All entries for Sunday 20 September 2009
September 20, 2009
The long short list: a numerical Booker
Big book, big evil. So goes the alleged proclivity of the Man Booker Prize judging panels of recent years towards picking slim volumes as winners and leaving the doorstops without a look-in. A recent issue of Private Eye speculates that the 2009 award may halt this tendency due to the head judge being James Naughtie, whose capacity for huge reads has been expressed on more than one occasion. But does this make a difference? (And does any of this really matter?) The issue can only be resolved through the method I know best: a bout of meaningless numerical grinding.
There follows a graph of the lengths of Booker prize winning novels since the award's inception. In each case, the edition of the book in question is the one most readily available today (thanks, Amazon!). This is rather subjective and unscientific, but books don't tend to vary all that wildly in length from one edition to another, so the graph's integrity isn't irreparably damaged. Also, on the two occasions where the prize was awarded jointly to two books (1974 and 1992), both winners are on the graph in arbitrary order.

(list of winners and nominees)
The first observation, one that is as necessary as it is dull, is that there is barely a long-term trend to be found. Well, I didn't promise fireworks. That said, the insubstantial novellas that we hear are being picked to win recently aren't actually that short: with the exception of The Sea (which, and apologies for this churlishness, seemed a lot longer than 200 pages) they have been hovering close to the 300-page mark for the past seven years.
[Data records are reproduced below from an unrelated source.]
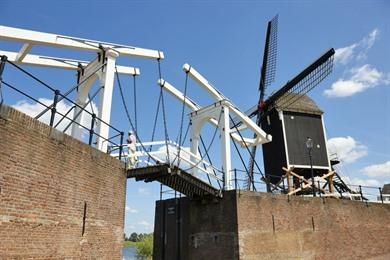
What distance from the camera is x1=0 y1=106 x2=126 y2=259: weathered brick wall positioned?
6023 mm

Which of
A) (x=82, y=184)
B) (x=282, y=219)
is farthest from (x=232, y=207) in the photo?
(x=82, y=184)

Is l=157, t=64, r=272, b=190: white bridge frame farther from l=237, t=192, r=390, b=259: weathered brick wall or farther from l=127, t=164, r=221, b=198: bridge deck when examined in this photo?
l=237, t=192, r=390, b=259: weathered brick wall

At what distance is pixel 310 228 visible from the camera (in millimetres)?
15273

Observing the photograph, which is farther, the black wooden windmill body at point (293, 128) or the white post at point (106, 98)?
the black wooden windmill body at point (293, 128)

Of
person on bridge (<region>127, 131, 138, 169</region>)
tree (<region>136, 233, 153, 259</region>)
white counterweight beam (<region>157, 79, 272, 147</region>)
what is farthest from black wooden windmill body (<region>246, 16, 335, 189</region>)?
tree (<region>136, 233, 153, 259</region>)

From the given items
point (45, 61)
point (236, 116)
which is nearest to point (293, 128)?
point (236, 116)

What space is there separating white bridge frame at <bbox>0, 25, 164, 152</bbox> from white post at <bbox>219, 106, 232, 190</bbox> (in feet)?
14.8

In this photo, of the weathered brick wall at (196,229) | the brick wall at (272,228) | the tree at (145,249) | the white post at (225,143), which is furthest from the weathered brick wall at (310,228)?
the tree at (145,249)

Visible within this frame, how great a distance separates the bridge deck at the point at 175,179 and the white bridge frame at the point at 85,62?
177cm

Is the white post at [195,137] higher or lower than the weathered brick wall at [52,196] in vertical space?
higher

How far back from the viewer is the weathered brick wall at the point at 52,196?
6.02 metres

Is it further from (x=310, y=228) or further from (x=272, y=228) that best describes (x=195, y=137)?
(x=310, y=228)

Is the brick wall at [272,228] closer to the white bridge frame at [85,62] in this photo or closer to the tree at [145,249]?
the white bridge frame at [85,62]

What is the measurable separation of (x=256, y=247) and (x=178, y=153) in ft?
15.9
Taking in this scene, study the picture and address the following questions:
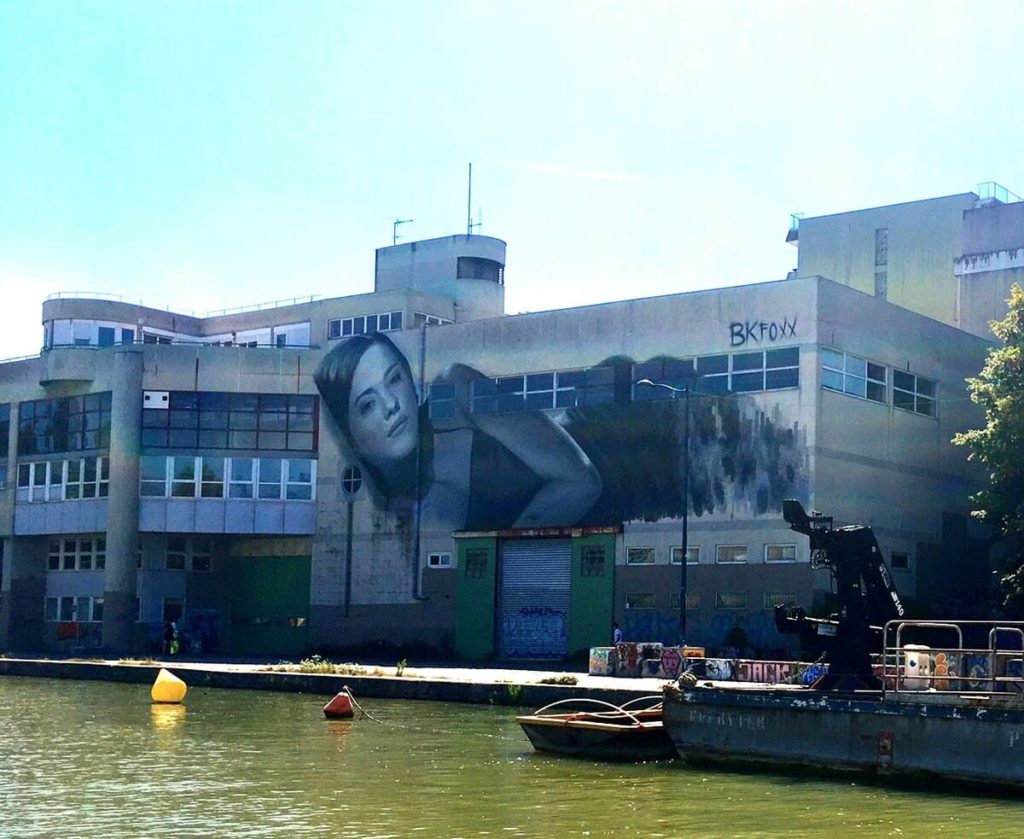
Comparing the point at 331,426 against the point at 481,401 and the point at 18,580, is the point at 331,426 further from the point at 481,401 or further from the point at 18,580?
the point at 18,580

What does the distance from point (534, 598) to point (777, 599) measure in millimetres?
10359

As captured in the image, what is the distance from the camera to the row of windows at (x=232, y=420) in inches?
2662

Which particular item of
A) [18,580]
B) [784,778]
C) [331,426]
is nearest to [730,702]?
[784,778]

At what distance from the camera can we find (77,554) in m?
70.6

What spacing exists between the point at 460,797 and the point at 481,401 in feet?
128

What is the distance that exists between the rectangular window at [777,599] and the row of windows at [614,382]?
726 cm

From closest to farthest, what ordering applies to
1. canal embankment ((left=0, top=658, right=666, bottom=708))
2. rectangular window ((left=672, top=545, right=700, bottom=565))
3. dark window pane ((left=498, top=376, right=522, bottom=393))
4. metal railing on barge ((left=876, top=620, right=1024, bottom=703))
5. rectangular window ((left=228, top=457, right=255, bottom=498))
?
metal railing on barge ((left=876, top=620, right=1024, bottom=703)) → canal embankment ((left=0, top=658, right=666, bottom=708)) → rectangular window ((left=672, top=545, right=700, bottom=565)) → dark window pane ((left=498, top=376, right=522, bottom=393)) → rectangular window ((left=228, top=457, right=255, bottom=498))

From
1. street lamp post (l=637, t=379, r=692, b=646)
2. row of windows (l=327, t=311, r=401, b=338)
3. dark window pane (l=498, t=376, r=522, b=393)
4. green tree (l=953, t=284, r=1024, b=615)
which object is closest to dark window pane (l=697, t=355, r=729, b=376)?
street lamp post (l=637, t=379, r=692, b=646)

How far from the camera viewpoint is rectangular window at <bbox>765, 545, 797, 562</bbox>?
53.4 m

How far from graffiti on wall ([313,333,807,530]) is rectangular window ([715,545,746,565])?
4.04ft

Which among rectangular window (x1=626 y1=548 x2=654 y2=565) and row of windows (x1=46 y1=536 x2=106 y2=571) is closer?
rectangular window (x1=626 y1=548 x2=654 y2=565)

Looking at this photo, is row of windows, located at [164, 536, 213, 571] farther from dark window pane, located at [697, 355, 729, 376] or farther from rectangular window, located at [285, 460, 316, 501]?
dark window pane, located at [697, 355, 729, 376]

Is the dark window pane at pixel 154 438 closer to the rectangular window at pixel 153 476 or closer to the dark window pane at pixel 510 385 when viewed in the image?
the rectangular window at pixel 153 476

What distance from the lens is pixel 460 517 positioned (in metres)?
62.2
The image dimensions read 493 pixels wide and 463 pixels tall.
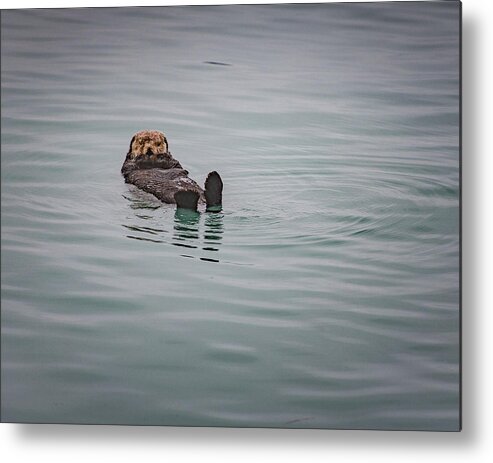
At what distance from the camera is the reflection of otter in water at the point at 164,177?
2.74m

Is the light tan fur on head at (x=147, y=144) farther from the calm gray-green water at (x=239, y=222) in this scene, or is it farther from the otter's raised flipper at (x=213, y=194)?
the otter's raised flipper at (x=213, y=194)

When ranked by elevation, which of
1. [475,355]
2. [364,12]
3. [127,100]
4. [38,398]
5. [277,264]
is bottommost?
[38,398]

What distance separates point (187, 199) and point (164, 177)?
0.10 metres

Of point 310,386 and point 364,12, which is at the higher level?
point 364,12

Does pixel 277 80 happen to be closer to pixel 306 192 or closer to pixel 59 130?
pixel 306 192

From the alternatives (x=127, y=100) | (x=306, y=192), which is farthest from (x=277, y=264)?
(x=127, y=100)

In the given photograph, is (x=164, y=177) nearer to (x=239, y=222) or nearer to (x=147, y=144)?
(x=147, y=144)

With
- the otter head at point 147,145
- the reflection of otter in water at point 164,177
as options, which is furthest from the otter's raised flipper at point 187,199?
the otter head at point 147,145

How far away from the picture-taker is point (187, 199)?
9.01 feet

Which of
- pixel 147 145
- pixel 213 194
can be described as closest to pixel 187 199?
pixel 213 194

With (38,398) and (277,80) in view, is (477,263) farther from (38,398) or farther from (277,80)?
(38,398)

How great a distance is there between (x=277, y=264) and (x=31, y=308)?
2.45 feet

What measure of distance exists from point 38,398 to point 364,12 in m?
1.49

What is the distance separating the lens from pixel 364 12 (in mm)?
2713
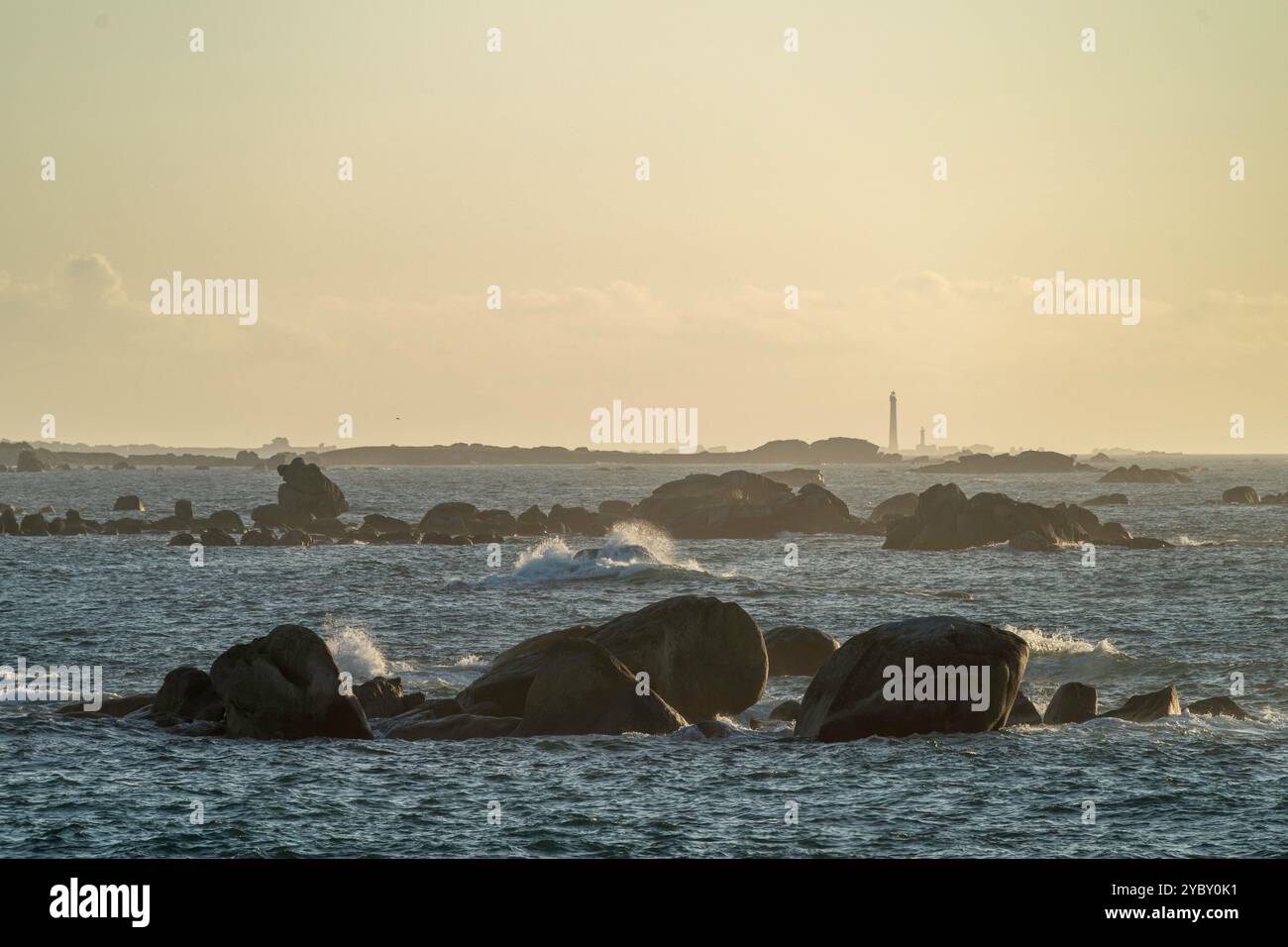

Rather than a general shortening of winners, this is more like a convergence on the middle: compare it to the wild oscillations from the late seventies and all through the eighties, wherein the Booker readership tended to tire itself out with a long book and rapidly switch back to letting a tiny one win. (The main exception to this is 1990-2, when in an extraordinary show of resilience the panels picked three long books in a row. The graph spike would look more impressive if we elided The English Patient, which actually scrapes into the longer half of all the prizewinning books, but looks tiny by comparison).
So, if you want to write a Booker winner and aren't sure how long it should be (I know I have suffered a few sleepless nights), then there really are no strict guidelines, but recent records show it's preferable to hedge your bets. That, or write a book of exactly 288 pages - with four books to its name, it is the most successful pagination, followed by 336 pages which has produced a respectable three winners.
But wait! Back to Naughtie and this year's shortlist. Private Eye may not have been so wrong after all, for the books on this year's shortlist average around 450 pages. It is time to break the trend! Who will win? It doesn't look good for Coetzee, whose book is both the shortest of the lot (224 pages? Pah!) and the only entry from a foreign author in an unusually British list, making it something of a loner. Neither does Foulds's The Quickening Maze look a likely winner, as it will surely be seen as chronically undersized. No, for a clue we must look to the past, to the 1990 award, when Hilary Mantel was on the judging panel that gave the prize to A.S. Byatt's Possession, the longest book on the shortlist. This year, Mantel has evidently remembered this and got one up on her fellow nominee: poor old A.S. might have thought she'd clinched it with a 624-page epic, but Mantel trumps her, clocking in at 672. Yes, the Naughtian predisposal to verbosity combined with Mantel's shrewd lengthiness can lead only to the selection of Wolf Hall to be the Booker winner, and in fact the longest book ever to win the prize.
Of course, since the judging panel changes from year to year, the appearance of any lasting trends of any sort is bound to be more coincidental than anything else. Furthermore, most people would agree that the frivolous schoolboyish business of comparing lengths is no substitute for actually reading the books and deciding which is the best-written; then again, it doesn't require shelling out for six hardcovers, which makes it infinitely preferable to me. And they say investigative journalism is dead.